If an interview is about your knowledge in C++ I think there is not a sin to refer to a pointer.
You can say simply that "virtual functions is a mechanism to allow an object to express it's class behavior, even if it's accessed through a base class pointer".
More than this (if you think about "pure virtual functions") it's also a mechanism to force a whole hierarchy of classes to provide a specific method, without defining a default method implementation in the base class.
A virtual function is one where the callee decides the behaviour.
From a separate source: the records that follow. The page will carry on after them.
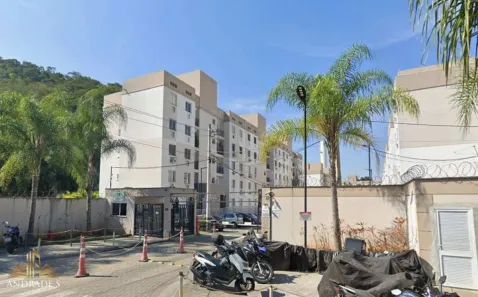 Apartamento com 2 Quartos à venda, 44m² no Taquara, Rio de Janeiro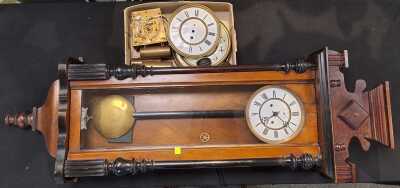 PENDULUM CLOCK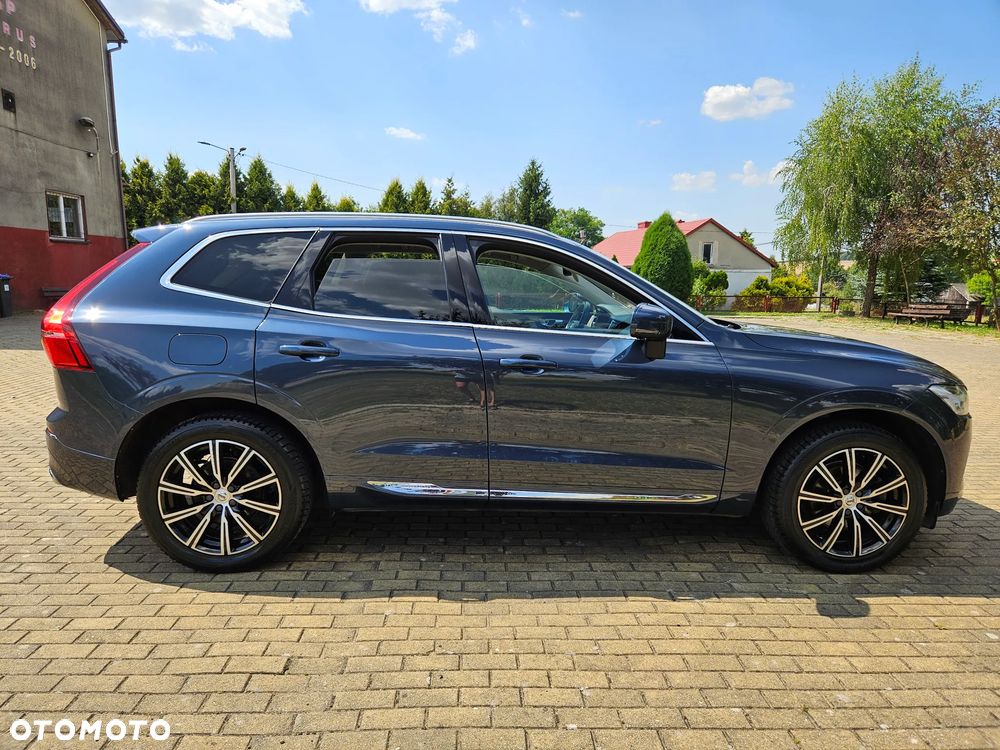 Volvo XC 60 D3 SCR Inscription - 6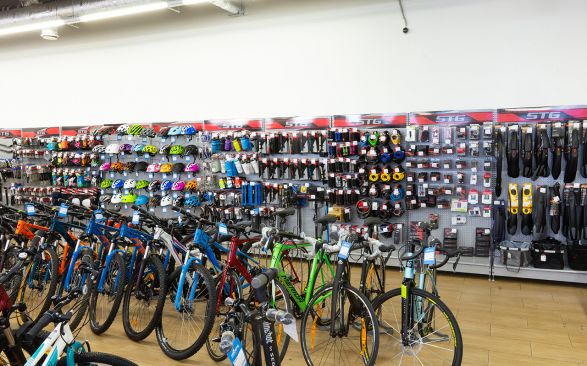 О компании - интернет-магазин Велоград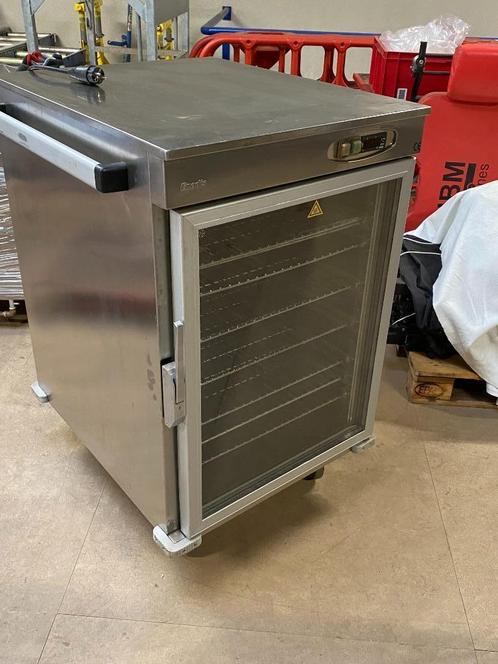 Voedsel warmhoudkast, Zakelijke goederen, Horeca | Keukenapparatuur, Ovens, Microgolfovens en Steamers, Gebruikt, Ophalen of Verzenden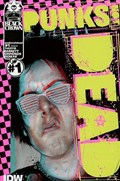 PUNKS NOT DEAD #1 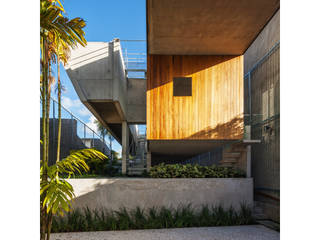 spbr arquitetos Casas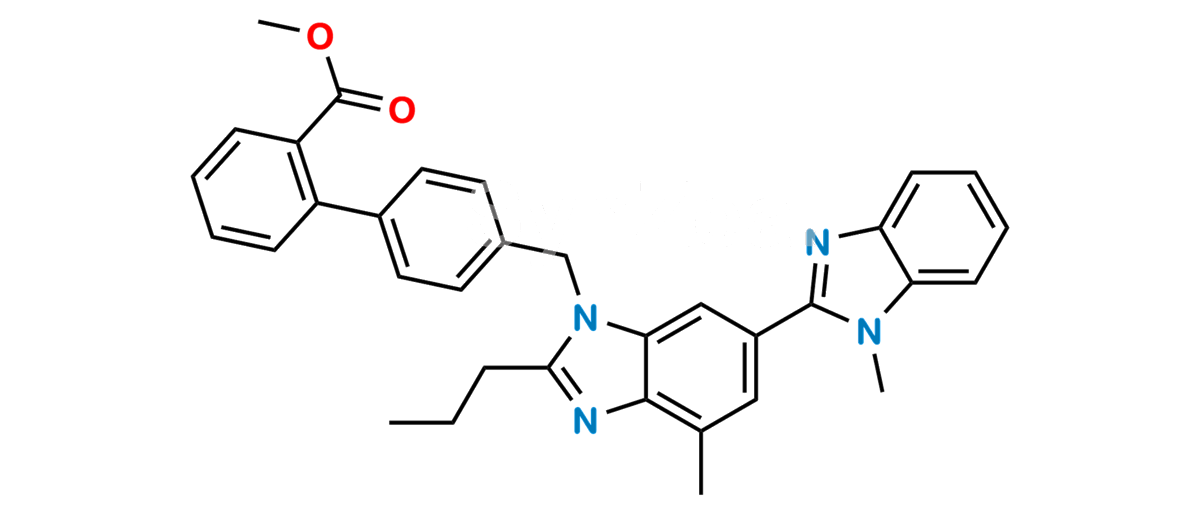 Telmisartan Methyl Ester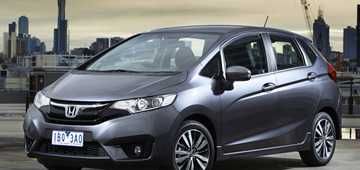 2016 Honda Jazz - Review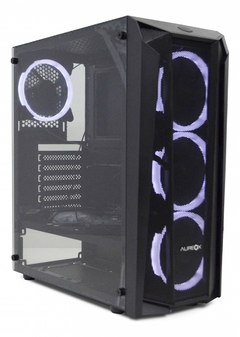 GABINETE GAMER AUREOX PICTOR ARX370G SIN CAJA --A PEDIDO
A non-virtual function is one where the caller decides the behaviour.
Is that concise enough?
Although pointers are necessary for using virtual functions in C++, I would argue that pointers are incidental to the idea, and explanations that don't depend on pointers are clearer. I think that templatetypedef and Charles_Bretana hit the main idea.
The reason that pointers seem to creep in to descriptions of virtual functions is that only pointers and references can have different run-time vs. compile-time types. A variable whose type is class Foo must contain a Foo at run-time, so it doesn't matter whether a virtual function is used. But a variable whose type is class Foo * can point to any subclass of Foo, so this is the situation where virtual functions and non-virtual functions behave differently.
The Idea
The basic difference between virtual and non virtual method is when you bind the name of the method to the actual method implementation. A virtual method is bound at runtime based on the type. A non virtual function is bound at compile time.
Slightly more formerly:
A virtual method is one that can be overridden in a derived type.
Such that when the virtual method is called (via pointer or reference) runtime binding is applied to select the version of the method that is defined in the most derived version; based on the type of the actual object (being pointed at or referenced).
C++ notes
Note: A method is virtual even if you do not use the virtual keyword if an ancestor declares a method with the same signature as virtual.
Compiler aided mechanism of achieving dynamic polymorphism.
Remember that C++ also supports static polymorphism via generic programming. And function pointers have always been there as the most primitive means of implementing dynamic polymorphism.